Now, we will use the logarithmic identity given by ${{\log }_{a}}\dfrac{x}{y}={{\log }_{a}}x-{{\log }_{a}}y.$
If we use the above identity, we will get the given function as ${{\log }_{2}}\dfrac{{{x}^{2}}}{x-1}={{\log }_{2}}{{x}^{2}}-{{\log }_{2}}\left( x-1 \right).$
Now, we can use the logarithmic identity given by ${{\log }_{a}}{{x}^{n}}=n{{\log }_{a}}x.$
Then, we will get ${{\log }_{2}}\dfrac{{{x}^{2}}}{x-1}=2{{\log }_{2}}x-{{\log }_{2}}\left( x-1 \right).$
Now, we can change the logarithm to the base $a$ into the natural logarithm using the logarithmic identity given by ${{\log }_{a}}x=\dfrac{\ln x}{\ln a}.$
When we use this identity, we can change the above obtained simplified form of the function which is in terms of logarithm to the base $2$ in terms of natural logarithm.

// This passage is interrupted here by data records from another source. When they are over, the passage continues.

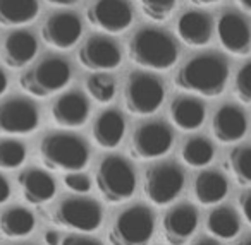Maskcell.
I'll use <instances>...</instances> for the list:
<instances>
[{
    "label": "cell",
    "instance_id": "cell-1",
    "mask_svg": "<svg viewBox=\"0 0 251 245\" xmlns=\"http://www.w3.org/2000/svg\"><path fill=\"white\" fill-rule=\"evenodd\" d=\"M229 64L219 53H203L189 59L174 76L176 88L205 98H217L226 91Z\"/></svg>",
    "mask_w": 251,
    "mask_h": 245
},
{
    "label": "cell",
    "instance_id": "cell-2",
    "mask_svg": "<svg viewBox=\"0 0 251 245\" xmlns=\"http://www.w3.org/2000/svg\"><path fill=\"white\" fill-rule=\"evenodd\" d=\"M127 53L136 66L162 72L177 64L179 46L174 36L164 29L141 28L131 36Z\"/></svg>",
    "mask_w": 251,
    "mask_h": 245
},
{
    "label": "cell",
    "instance_id": "cell-3",
    "mask_svg": "<svg viewBox=\"0 0 251 245\" xmlns=\"http://www.w3.org/2000/svg\"><path fill=\"white\" fill-rule=\"evenodd\" d=\"M38 155L49 170L81 172L90 161V146L77 134L50 132L40 141Z\"/></svg>",
    "mask_w": 251,
    "mask_h": 245
},
{
    "label": "cell",
    "instance_id": "cell-4",
    "mask_svg": "<svg viewBox=\"0 0 251 245\" xmlns=\"http://www.w3.org/2000/svg\"><path fill=\"white\" fill-rule=\"evenodd\" d=\"M95 183L105 202L121 204L136 192V172L124 156L107 155L95 170Z\"/></svg>",
    "mask_w": 251,
    "mask_h": 245
},
{
    "label": "cell",
    "instance_id": "cell-5",
    "mask_svg": "<svg viewBox=\"0 0 251 245\" xmlns=\"http://www.w3.org/2000/svg\"><path fill=\"white\" fill-rule=\"evenodd\" d=\"M155 233V213L147 204H131L121 209L108 228L110 245H148Z\"/></svg>",
    "mask_w": 251,
    "mask_h": 245
},
{
    "label": "cell",
    "instance_id": "cell-6",
    "mask_svg": "<svg viewBox=\"0 0 251 245\" xmlns=\"http://www.w3.org/2000/svg\"><path fill=\"white\" fill-rule=\"evenodd\" d=\"M73 70L62 57H47L26 69L19 77V86L26 94L35 98H49L60 93L71 83Z\"/></svg>",
    "mask_w": 251,
    "mask_h": 245
},
{
    "label": "cell",
    "instance_id": "cell-7",
    "mask_svg": "<svg viewBox=\"0 0 251 245\" xmlns=\"http://www.w3.org/2000/svg\"><path fill=\"white\" fill-rule=\"evenodd\" d=\"M165 88L155 74L134 70L127 76L124 86V105L133 115H153L164 105Z\"/></svg>",
    "mask_w": 251,
    "mask_h": 245
},
{
    "label": "cell",
    "instance_id": "cell-8",
    "mask_svg": "<svg viewBox=\"0 0 251 245\" xmlns=\"http://www.w3.org/2000/svg\"><path fill=\"white\" fill-rule=\"evenodd\" d=\"M53 223L67 230L91 233L101 226L103 209L97 199H91L83 194L64 197L53 209Z\"/></svg>",
    "mask_w": 251,
    "mask_h": 245
},
{
    "label": "cell",
    "instance_id": "cell-9",
    "mask_svg": "<svg viewBox=\"0 0 251 245\" xmlns=\"http://www.w3.org/2000/svg\"><path fill=\"white\" fill-rule=\"evenodd\" d=\"M186 183L184 170L174 161L150 165L145 172L143 190L147 199L155 206H167L179 197Z\"/></svg>",
    "mask_w": 251,
    "mask_h": 245
},
{
    "label": "cell",
    "instance_id": "cell-10",
    "mask_svg": "<svg viewBox=\"0 0 251 245\" xmlns=\"http://www.w3.org/2000/svg\"><path fill=\"white\" fill-rule=\"evenodd\" d=\"M174 146V132L162 120H150L134 129L129 141V153L134 159H157Z\"/></svg>",
    "mask_w": 251,
    "mask_h": 245
},
{
    "label": "cell",
    "instance_id": "cell-11",
    "mask_svg": "<svg viewBox=\"0 0 251 245\" xmlns=\"http://www.w3.org/2000/svg\"><path fill=\"white\" fill-rule=\"evenodd\" d=\"M40 125V111L35 101L25 96H12L0 103V134L26 135Z\"/></svg>",
    "mask_w": 251,
    "mask_h": 245
},
{
    "label": "cell",
    "instance_id": "cell-12",
    "mask_svg": "<svg viewBox=\"0 0 251 245\" xmlns=\"http://www.w3.org/2000/svg\"><path fill=\"white\" fill-rule=\"evenodd\" d=\"M133 7L127 0H93L86 9V19L95 29L119 35L133 24Z\"/></svg>",
    "mask_w": 251,
    "mask_h": 245
},
{
    "label": "cell",
    "instance_id": "cell-13",
    "mask_svg": "<svg viewBox=\"0 0 251 245\" xmlns=\"http://www.w3.org/2000/svg\"><path fill=\"white\" fill-rule=\"evenodd\" d=\"M77 62L91 72H108L122 64V52L107 36H90L77 50Z\"/></svg>",
    "mask_w": 251,
    "mask_h": 245
},
{
    "label": "cell",
    "instance_id": "cell-14",
    "mask_svg": "<svg viewBox=\"0 0 251 245\" xmlns=\"http://www.w3.org/2000/svg\"><path fill=\"white\" fill-rule=\"evenodd\" d=\"M83 36V22L74 12L52 14L42 26V38L55 50H71Z\"/></svg>",
    "mask_w": 251,
    "mask_h": 245
},
{
    "label": "cell",
    "instance_id": "cell-15",
    "mask_svg": "<svg viewBox=\"0 0 251 245\" xmlns=\"http://www.w3.org/2000/svg\"><path fill=\"white\" fill-rule=\"evenodd\" d=\"M200 223V213L191 202L172 206L162 218V233L171 245H184L195 235Z\"/></svg>",
    "mask_w": 251,
    "mask_h": 245
},
{
    "label": "cell",
    "instance_id": "cell-16",
    "mask_svg": "<svg viewBox=\"0 0 251 245\" xmlns=\"http://www.w3.org/2000/svg\"><path fill=\"white\" fill-rule=\"evenodd\" d=\"M217 36L227 53L244 57L251 52V29L248 21L237 12H224L217 21Z\"/></svg>",
    "mask_w": 251,
    "mask_h": 245
},
{
    "label": "cell",
    "instance_id": "cell-17",
    "mask_svg": "<svg viewBox=\"0 0 251 245\" xmlns=\"http://www.w3.org/2000/svg\"><path fill=\"white\" fill-rule=\"evenodd\" d=\"M90 101L79 91L64 93L52 105V120L64 129H77L86 124L90 117Z\"/></svg>",
    "mask_w": 251,
    "mask_h": 245
},
{
    "label": "cell",
    "instance_id": "cell-18",
    "mask_svg": "<svg viewBox=\"0 0 251 245\" xmlns=\"http://www.w3.org/2000/svg\"><path fill=\"white\" fill-rule=\"evenodd\" d=\"M248 132L246 113L237 105H222L213 113L212 118V134L222 144H234L241 141Z\"/></svg>",
    "mask_w": 251,
    "mask_h": 245
},
{
    "label": "cell",
    "instance_id": "cell-19",
    "mask_svg": "<svg viewBox=\"0 0 251 245\" xmlns=\"http://www.w3.org/2000/svg\"><path fill=\"white\" fill-rule=\"evenodd\" d=\"M38 53V42L35 35L26 29H16L9 33L2 45V62L9 69H23Z\"/></svg>",
    "mask_w": 251,
    "mask_h": 245
},
{
    "label": "cell",
    "instance_id": "cell-20",
    "mask_svg": "<svg viewBox=\"0 0 251 245\" xmlns=\"http://www.w3.org/2000/svg\"><path fill=\"white\" fill-rule=\"evenodd\" d=\"M176 31L184 45L206 46L213 36V19L203 11H188L177 19Z\"/></svg>",
    "mask_w": 251,
    "mask_h": 245
},
{
    "label": "cell",
    "instance_id": "cell-21",
    "mask_svg": "<svg viewBox=\"0 0 251 245\" xmlns=\"http://www.w3.org/2000/svg\"><path fill=\"white\" fill-rule=\"evenodd\" d=\"M126 135V118L115 108H108L97 115L91 125V137L103 149H115Z\"/></svg>",
    "mask_w": 251,
    "mask_h": 245
},
{
    "label": "cell",
    "instance_id": "cell-22",
    "mask_svg": "<svg viewBox=\"0 0 251 245\" xmlns=\"http://www.w3.org/2000/svg\"><path fill=\"white\" fill-rule=\"evenodd\" d=\"M19 187H21L23 197L29 204H45L53 199L57 192V183L50 173L40 168H28L19 175L18 178Z\"/></svg>",
    "mask_w": 251,
    "mask_h": 245
},
{
    "label": "cell",
    "instance_id": "cell-23",
    "mask_svg": "<svg viewBox=\"0 0 251 245\" xmlns=\"http://www.w3.org/2000/svg\"><path fill=\"white\" fill-rule=\"evenodd\" d=\"M169 117L172 124L181 131H198L206 118L205 103L195 96H177L169 107Z\"/></svg>",
    "mask_w": 251,
    "mask_h": 245
},
{
    "label": "cell",
    "instance_id": "cell-24",
    "mask_svg": "<svg viewBox=\"0 0 251 245\" xmlns=\"http://www.w3.org/2000/svg\"><path fill=\"white\" fill-rule=\"evenodd\" d=\"M229 192V182L219 170H203L193 183V196L201 206H215L222 202Z\"/></svg>",
    "mask_w": 251,
    "mask_h": 245
},
{
    "label": "cell",
    "instance_id": "cell-25",
    "mask_svg": "<svg viewBox=\"0 0 251 245\" xmlns=\"http://www.w3.org/2000/svg\"><path fill=\"white\" fill-rule=\"evenodd\" d=\"M206 230L212 237L222 240H232L239 235L241 220L237 211L229 204L215 206L206 216Z\"/></svg>",
    "mask_w": 251,
    "mask_h": 245
},
{
    "label": "cell",
    "instance_id": "cell-26",
    "mask_svg": "<svg viewBox=\"0 0 251 245\" xmlns=\"http://www.w3.org/2000/svg\"><path fill=\"white\" fill-rule=\"evenodd\" d=\"M38 14V0H0V26L18 28L31 24Z\"/></svg>",
    "mask_w": 251,
    "mask_h": 245
},
{
    "label": "cell",
    "instance_id": "cell-27",
    "mask_svg": "<svg viewBox=\"0 0 251 245\" xmlns=\"http://www.w3.org/2000/svg\"><path fill=\"white\" fill-rule=\"evenodd\" d=\"M36 226L35 214L23 206H12L0 216V231L9 238L28 237Z\"/></svg>",
    "mask_w": 251,
    "mask_h": 245
},
{
    "label": "cell",
    "instance_id": "cell-28",
    "mask_svg": "<svg viewBox=\"0 0 251 245\" xmlns=\"http://www.w3.org/2000/svg\"><path fill=\"white\" fill-rule=\"evenodd\" d=\"M213 156H215V148L205 135H191L182 142L181 158L188 166L203 168L212 163Z\"/></svg>",
    "mask_w": 251,
    "mask_h": 245
},
{
    "label": "cell",
    "instance_id": "cell-29",
    "mask_svg": "<svg viewBox=\"0 0 251 245\" xmlns=\"http://www.w3.org/2000/svg\"><path fill=\"white\" fill-rule=\"evenodd\" d=\"M226 166L237 183L251 185V146H237L227 156Z\"/></svg>",
    "mask_w": 251,
    "mask_h": 245
},
{
    "label": "cell",
    "instance_id": "cell-30",
    "mask_svg": "<svg viewBox=\"0 0 251 245\" xmlns=\"http://www.w3.org/2000/svg\"><path fill=\"white\" fill-rule=\"evenodd\" d=\"M86 91L97 103L107 105L115 98L117 93V84H115L114 76L108 72H93L86 77Z\"/></svg>",
    "mask_w": 251,
    "mask_h": 245
},
{
    "label": "cell",
    "instance_id": "cell-31",
    "mask_svg": "<svg viewBox=\"0 0 251 245\" xmlns=\"http://www.w3.org/2000/svg\"><path fill=\"white\" fill-rule=\"evenodd\" d=\"M28 149L18 139H2L0 141V168L16 170L26 161Z\"/></svg>",
    "mask_w": 251,
    "mask_h": 245
},
{
    "label": "cell",
    "instance_id": "cell-32",
    "mask_svg": "<svg viewBox=\"0 0 251 245\" xmlns=\"http://www.w3.org/2000/svg\"><path fill=\"white\" fill-rule=\"evenodd\" d=\"M136 2L143 14L155 22L167 21L177 5V0H136Z\"/></svg>",
    "mask_w": 251,
    "mask_h": 245
},
{
    "label": "cell",
    "instance_id": "cell-33",
    "mask_svg": "<svg viewBox=\"0 0 251 245\" xmlns=\"http://www.w3.org/2000/svg\"><path fill=\"white\" fill-rule=\"evenodd\" d=\"M234 94L244 105H251V60L246 62L234 77Z\"/></svg>",
    "mask_w": 251,
    "mask_h": 245
},
{
    "label": "cell",
    "instance_id": "cell-34",
    "mask_svg": "<svg viewBox=\"0 0 251 245\" xmlns=\"http://www.w3.org/2000/svg\"><path fill=\"white\" fill-rule=\"evenodd\" d=\"M64 185L76 194H86L91 190V178L81 172H69L64 177Z\"/></svg>",
    "mask_w": 251,
    "mask_h": 245
},
{
    "label": "cell",
    "instance_id": "cell-35",
    "mask_svg": "<svg viewBox=\"0 0 251 245\" xmlns=\"http://www.w3.org/2000/svg\"><path fill=\"white\" fill-rule=\"evenodd\" d=\"M60 245H103L100 240L93 237H88V235H77V233H71L60 240Z\"/></svg>",
    "mask_w": 251,
    "mask_h": 245
},
{
    "label": "cell",
    "instance_id": "cell-36",
    "mask_svg": "<svg viewBox=\"0 0 251 245\" xmlns=\"http://www.w3.org/2000/svg\"><path fill=\"white\" fill-rule=\"evenodd\" d=\"M237 202H239L241 214H243V218L248 221V224L251 226V189L241 192V196L237 197Z\"/></svg>",
    "mask_w": 251,
    "mask_h": 245
},
{
    "label": "cell",
    "instance_id": "cell-37",
    "mask_svg": "<svg viewBox=\"0 0 251 245\" xmlns=\"http://www.w3.org/2000/svg\"><path fill=\"white\" fill-rule=\"evenodd\" d=\"M9 197H11V183L4 175H0V204L7 202Z\"/></svg>",
    "mask_w": 251,
    "mask_h": 245
},
{
    "label": "cell",
    "instance_id": "cell-38",
    "mask_svg": "<svg viewBox=\"0 0 251 245\" xmlns=\"http://www.w3.org/2000/svg\"><path fill=\"white\" fill-rule=\"evenodd\" d=\"M43 240H45V244L47 245H60V235L57 233L55 230H49V231H45V237H43Z\"/></svg>",
    "mask_w": 251,
    "mask_h": 245
},
{
    "label": "cell",
    "instance_id": "cell-39",
    "mask_svg": "<svg viewBox=\"0 0 251 245\" xmlns=\"http://www.w3.org/2000/svg\"><path fill=\"white\" fill-rule=\"evenodd\" d=\"M50 5H57V7H69V5L77 4L79 0H47Z\"/></svg>",
    "mask_w": 251,
    "mask_h": 245
},
{
    "label": "cell",
    "instance_id": "cell-40",
    "mask_svg": "<svg viewBox=\"0 0 251 245\" xmlns=\"http://www.w3.org/2000/svg\"><path fill=\"white\" fill-rule=\"evenodd\" d=\"M9 88V79H7V74L4 72V70L0 69V96L7 91Z\"/></svg>",
    "mask_w": 251,
    "mask_h": 245
},
{
    "label": "cell",
    "instance_id": "cell-41",
    "mask_svg": "<svg viewBox=\"0 0 251 245\" xmlns=\"http://www.w3.org/2000/svg\"><path fill=\"white\" fill-rule=\"evenodd\" d=\"M193 245H220V244L212 237H201V238H198V240L193 242Z\"/></svg>",
    "mask_w": 251,
    "mask_h": 245
},
{
    "label": "cell",
    "instance_id": "cell-42",
    "mask_svg": "<svg viewBox=\"0 0 251 245\" xmlns=\"http://www.w3.org/2000/svg\"><path fill=\"white\" fill-rule=\"evenodd\" d=\"M236 4L239 5V9H243L244 12H251V0H236Z\"/></svg>",
    "mask_w": 251,
    "mask_h": 245
},
{
    "label": "cell",
    "instance_id": "cell-43",
    "mask_svg": "<svg viewBox=\"0 0 251 245\" xmlns=\"http://www.w3.org/2000/svg\"><path fill=\"white\" fill-rule=\"evenodd\" d=\"M189 2L195 4V5H201V7H205V5L217 4V2H220V0H189Z\"/></svg>",
    "mask_w": 251,
    "mask_h": 245
},
{
    "label": "cell",
    "instance_id": "cell-44",
    "mask_svg": "<svg viewBox=\"0 0 251 245\" xmlns=\"http://www.w3.org/2000/svg\"><path fill=\"white\" fill-rule=\"evenodd\" d=\"M236 245H251V233L250 235H246V237H243L239 242H237Z\"/></svg>",
    "mask_w": 251,
    "mask_h": 245
},
{
    "label": "cell",
    "instance_id": "cell-45",
    "mask_svg": "<svg viewBox=\"0 0 251 245\" xmlns=\"http://www.w3.org/2000/svg\"><path fill=\"white\" fill-rule=\"evenodd\" d=\"M18 245H31V244H18Z\"/></svg>",
    "mask_w": 251,
    "mask_h": 245
}]
</instances>
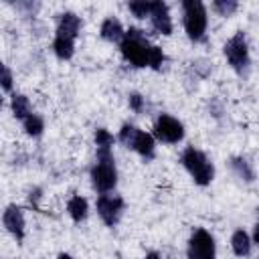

And we will get the first part as $2{{\log }_{2}}x=\dfrac{2\ln x}{\ln 2}$
And then the second part will be ${{\log }_{2}}\left( x-1 \right)=\dfrac{\ln \left( x-1 \right)}{\ln 2}$
Let us substitute them in the above obtained simplified form of the function.
As a result of this conversion, we will get the function as ${{\log }_{2}}\dfrac{{{x}^{2}}}{x-1}=\dfrac{2\ln x}{\ln 2}-\dfrac{\ln \left( x-1 \right)}{\ln 2}.$
Let us consider the terms on the right-hand side of the above equation.
In the first term, we can see that $\dfrac{2}{\ln 2}$ is the constant term that remains the same after the differentiation for it is the coefficient of the variable term.
In the second term, $\dfrac{1}{\ln 2}$ is the coefficient of the variable term as we have seen in the previous case.
Now, we will differentiate the function to find the derivative.
We will get $\dfrac{d}{dx}{{\log }_{2}}\dfrac{{{x}^{2}}}{x-1}=\dfrac{d}{dx}\left( \dfrac{2\ln x}{\ln 2}-\dfrac{\ln \left( x-1 \right)}{\ln 2} \right).$
And from this, when we use the linearity property, we will get $\dfrac{d}{dx}{{\log }_{2}}\dfrac{{{x}^{2}}}{x-1}=\dfrac{d}{dx}\dfrac{2\ln x}{\ln 2}-\dfrac{d}{dx}\dfrac{\ln \left( x-1 \right)}{\ln 2}$
Now, we will get $\dfrac{d}{dx}{{\log }_{2}}\dfrac{{{x}^{2}}}{x-1}=\dfrac{2}{\ln 2}\dfrac{d}{dx}\ln x-\dfrac{1}{\ln 2}\dfrac{d}{dx}\ln \left( x-1 \right)$
And we will get the following, $\dfrac{d}{dx}{{\log }_{2}}\dfrac{{{x}^{2}}}{x-1}=\dfrac{2}{\ln 2}\dfrac{1}{x}-\dfrac{1}{\ln 2}\dfrac{1}{x-1}.$
Hence the derivative is $\dfrac{d}{dx}{{\log }_{2}}\dfrac{{{x}^{2}}}{x-1}=\dfrac{2}{x\ln 2}-\dfrac{1}{\left( x-1 \right)\ln 2}.$

Note: We know that $\dfrac{d}{dx}\ln x=\dfrac{1}{x.}$ We also know that the linear property of differentiation is given by $\dfrac{d}{dx}\left( f\pm g \right)=\dfrac{df}{dx}\pm \dfrac{dg}{dx}$ where $f$ and $g$ are two functions of $x.$ Natural logarithm is the logarithm to the base $e,$ the constant called exponent.